Saturday, April 26, 2008
The Overwatch of an Education
I remember the schoolhouse vividly. You can see it in this picture, centered just above the barrel of this 240. I remember standing long hours of guard, looking down the sights of this machine gun while the children danced outside in the sun, their bright tunics rare spots of color in the barren waste.
About 100 meters separated our fire base from this two room schoolhouse. Our base was the biggest bullseye in the whole Shkin region, regularly bombarded by 107 mm rockets carefully aimed from Pakistan. The rockets usually missed us, sometimes by distances much greater than the 100 meters to the school. It was directly in the firing line. I had a lot of time to ponder this quandary. Children, the most precious resource of any culture, collected daily in this impact area of a school to learn to read and write, to do basic arithmetic.

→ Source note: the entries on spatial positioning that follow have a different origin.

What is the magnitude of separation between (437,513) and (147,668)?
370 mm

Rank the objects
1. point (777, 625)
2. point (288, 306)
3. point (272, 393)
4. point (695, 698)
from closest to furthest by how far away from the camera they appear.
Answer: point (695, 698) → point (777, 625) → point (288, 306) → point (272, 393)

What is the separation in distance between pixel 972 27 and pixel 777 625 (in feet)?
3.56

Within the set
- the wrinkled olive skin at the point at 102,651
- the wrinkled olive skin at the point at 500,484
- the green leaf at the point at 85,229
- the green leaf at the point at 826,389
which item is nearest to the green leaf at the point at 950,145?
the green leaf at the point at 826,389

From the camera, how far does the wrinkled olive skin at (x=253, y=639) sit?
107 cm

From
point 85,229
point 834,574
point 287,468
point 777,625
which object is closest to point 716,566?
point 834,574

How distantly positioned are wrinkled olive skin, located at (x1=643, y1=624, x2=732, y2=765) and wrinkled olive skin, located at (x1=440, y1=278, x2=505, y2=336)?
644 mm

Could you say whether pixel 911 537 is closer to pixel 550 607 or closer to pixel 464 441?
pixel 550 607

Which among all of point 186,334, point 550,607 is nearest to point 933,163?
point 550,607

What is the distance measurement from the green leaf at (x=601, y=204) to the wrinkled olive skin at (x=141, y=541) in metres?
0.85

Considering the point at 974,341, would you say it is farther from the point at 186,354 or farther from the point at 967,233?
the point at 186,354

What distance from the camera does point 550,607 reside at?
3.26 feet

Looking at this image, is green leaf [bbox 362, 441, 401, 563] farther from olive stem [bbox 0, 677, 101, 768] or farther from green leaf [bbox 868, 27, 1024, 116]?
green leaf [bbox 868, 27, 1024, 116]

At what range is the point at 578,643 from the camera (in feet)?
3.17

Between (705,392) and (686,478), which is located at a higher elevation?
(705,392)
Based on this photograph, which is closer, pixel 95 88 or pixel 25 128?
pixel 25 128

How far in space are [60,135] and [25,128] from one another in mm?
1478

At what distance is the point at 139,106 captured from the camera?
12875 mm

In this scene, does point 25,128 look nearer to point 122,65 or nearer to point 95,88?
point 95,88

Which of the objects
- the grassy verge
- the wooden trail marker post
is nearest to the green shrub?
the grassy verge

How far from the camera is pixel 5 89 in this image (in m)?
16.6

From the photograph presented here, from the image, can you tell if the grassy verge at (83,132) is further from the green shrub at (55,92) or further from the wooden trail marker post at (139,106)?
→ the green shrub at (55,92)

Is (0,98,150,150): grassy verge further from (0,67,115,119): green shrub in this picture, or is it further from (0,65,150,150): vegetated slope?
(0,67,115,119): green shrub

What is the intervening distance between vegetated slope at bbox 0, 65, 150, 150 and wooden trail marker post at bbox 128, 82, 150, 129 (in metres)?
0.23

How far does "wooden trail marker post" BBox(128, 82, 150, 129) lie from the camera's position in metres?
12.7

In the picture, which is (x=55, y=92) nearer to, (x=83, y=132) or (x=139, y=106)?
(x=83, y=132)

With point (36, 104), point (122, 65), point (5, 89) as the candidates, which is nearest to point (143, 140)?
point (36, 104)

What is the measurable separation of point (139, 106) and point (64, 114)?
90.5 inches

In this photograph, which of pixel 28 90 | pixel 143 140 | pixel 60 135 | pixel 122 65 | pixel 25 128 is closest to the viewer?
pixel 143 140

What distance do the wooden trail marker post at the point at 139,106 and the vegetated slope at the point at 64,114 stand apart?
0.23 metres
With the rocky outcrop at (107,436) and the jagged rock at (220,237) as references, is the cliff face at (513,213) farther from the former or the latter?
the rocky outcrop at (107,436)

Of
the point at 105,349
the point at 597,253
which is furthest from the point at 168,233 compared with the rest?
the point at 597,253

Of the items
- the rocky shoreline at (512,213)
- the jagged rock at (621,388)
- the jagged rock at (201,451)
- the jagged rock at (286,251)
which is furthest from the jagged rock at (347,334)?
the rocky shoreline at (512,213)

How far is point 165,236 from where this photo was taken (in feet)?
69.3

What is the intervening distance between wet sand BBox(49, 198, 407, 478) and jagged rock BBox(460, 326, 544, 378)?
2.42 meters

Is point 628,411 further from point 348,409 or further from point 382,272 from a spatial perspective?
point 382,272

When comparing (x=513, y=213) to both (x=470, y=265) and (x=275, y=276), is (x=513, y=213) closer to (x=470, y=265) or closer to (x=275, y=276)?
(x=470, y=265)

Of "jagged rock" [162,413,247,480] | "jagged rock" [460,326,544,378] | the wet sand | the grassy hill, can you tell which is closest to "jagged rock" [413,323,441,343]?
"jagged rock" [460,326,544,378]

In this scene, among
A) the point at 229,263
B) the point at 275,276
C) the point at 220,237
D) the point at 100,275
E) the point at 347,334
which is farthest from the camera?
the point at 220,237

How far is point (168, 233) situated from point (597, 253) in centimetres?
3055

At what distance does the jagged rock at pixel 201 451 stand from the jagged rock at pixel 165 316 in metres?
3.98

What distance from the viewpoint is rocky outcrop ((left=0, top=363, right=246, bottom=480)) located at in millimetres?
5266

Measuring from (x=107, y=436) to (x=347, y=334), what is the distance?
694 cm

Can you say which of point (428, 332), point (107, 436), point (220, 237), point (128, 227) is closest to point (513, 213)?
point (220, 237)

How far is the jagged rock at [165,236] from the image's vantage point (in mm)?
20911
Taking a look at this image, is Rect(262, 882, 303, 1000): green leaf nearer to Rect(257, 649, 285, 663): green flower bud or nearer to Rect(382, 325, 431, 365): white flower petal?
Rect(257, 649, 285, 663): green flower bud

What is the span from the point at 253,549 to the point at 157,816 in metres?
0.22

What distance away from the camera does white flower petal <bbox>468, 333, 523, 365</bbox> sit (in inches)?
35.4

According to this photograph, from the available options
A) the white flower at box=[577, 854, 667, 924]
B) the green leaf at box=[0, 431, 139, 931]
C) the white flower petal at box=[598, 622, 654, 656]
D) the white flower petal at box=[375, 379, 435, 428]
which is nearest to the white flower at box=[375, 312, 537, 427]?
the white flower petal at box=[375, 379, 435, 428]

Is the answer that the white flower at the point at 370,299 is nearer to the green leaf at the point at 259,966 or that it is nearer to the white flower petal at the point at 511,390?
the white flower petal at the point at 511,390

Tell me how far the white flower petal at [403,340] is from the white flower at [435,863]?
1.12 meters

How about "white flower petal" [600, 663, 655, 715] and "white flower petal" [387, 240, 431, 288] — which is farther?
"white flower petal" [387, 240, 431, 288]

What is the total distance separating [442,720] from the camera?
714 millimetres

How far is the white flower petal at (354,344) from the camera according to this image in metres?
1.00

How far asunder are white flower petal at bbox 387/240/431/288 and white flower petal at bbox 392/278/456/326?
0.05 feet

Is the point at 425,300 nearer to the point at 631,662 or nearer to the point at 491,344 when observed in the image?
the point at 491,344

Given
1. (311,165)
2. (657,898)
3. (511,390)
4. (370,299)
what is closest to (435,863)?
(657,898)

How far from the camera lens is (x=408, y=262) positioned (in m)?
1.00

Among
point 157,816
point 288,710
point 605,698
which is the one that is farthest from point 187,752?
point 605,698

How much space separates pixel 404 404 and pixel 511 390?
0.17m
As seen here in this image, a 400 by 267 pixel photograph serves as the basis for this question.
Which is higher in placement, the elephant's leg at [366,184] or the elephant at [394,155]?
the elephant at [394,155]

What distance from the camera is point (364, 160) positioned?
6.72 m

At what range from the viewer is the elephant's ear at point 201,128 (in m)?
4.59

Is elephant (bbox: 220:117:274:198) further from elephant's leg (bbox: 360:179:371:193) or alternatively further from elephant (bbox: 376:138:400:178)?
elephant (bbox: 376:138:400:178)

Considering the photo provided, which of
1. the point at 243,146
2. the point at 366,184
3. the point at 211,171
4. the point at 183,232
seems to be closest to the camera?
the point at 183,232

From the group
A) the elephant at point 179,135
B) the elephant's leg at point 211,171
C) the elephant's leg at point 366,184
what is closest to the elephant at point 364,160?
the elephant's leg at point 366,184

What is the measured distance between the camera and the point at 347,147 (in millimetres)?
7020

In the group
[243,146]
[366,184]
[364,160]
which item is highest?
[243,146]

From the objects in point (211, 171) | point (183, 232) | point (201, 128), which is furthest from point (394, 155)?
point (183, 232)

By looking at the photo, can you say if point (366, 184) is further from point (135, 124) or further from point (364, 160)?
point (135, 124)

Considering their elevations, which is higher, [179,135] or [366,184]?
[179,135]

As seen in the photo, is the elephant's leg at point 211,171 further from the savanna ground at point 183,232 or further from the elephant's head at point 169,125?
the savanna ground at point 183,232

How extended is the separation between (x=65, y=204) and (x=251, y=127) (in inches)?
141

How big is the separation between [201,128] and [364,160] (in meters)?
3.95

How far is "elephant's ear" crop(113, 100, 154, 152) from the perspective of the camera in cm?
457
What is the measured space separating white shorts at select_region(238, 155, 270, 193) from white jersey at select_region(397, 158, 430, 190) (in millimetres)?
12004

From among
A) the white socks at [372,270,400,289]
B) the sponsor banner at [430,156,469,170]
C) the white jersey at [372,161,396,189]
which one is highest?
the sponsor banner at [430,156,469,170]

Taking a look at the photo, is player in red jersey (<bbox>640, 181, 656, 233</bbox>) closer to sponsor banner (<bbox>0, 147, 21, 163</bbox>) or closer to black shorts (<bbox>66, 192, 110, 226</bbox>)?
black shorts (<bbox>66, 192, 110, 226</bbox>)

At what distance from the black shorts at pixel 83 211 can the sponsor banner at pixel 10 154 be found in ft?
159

Why?
The answer is simple really: safety. Protection. For all the danger of constant bombardment, to build this school elsewhere would have been that much worse. The first people the Taliban killed were the educated, the teachers. Our AMF lieutenant had been a teacher. They'd killed his family, tortured him by pulling out his fingernails with pliers. Teaching was a surefire death sentence under this regime.
Nestled under the barrels of American machine guns was the only safe place for the school and its instructors. In an area still rife with Taliban influence, a school was a symbol of defiance to those who would oppress them. These children and their teachers were relatively safe next to us, where we could protect them. The rockets were a danger, but not nearly so much as isolation would have been. Tragic, painful, but reality.
This is why I pursued education when I left the military. I have seen the dreadful price which must be paid for this most basic freedom. It is not to be squandered. Education is that most precious of commodities, worth any price, any cost, and it must be defended fiercely. God help those children, and god help those of us here who do not recognize it's worth.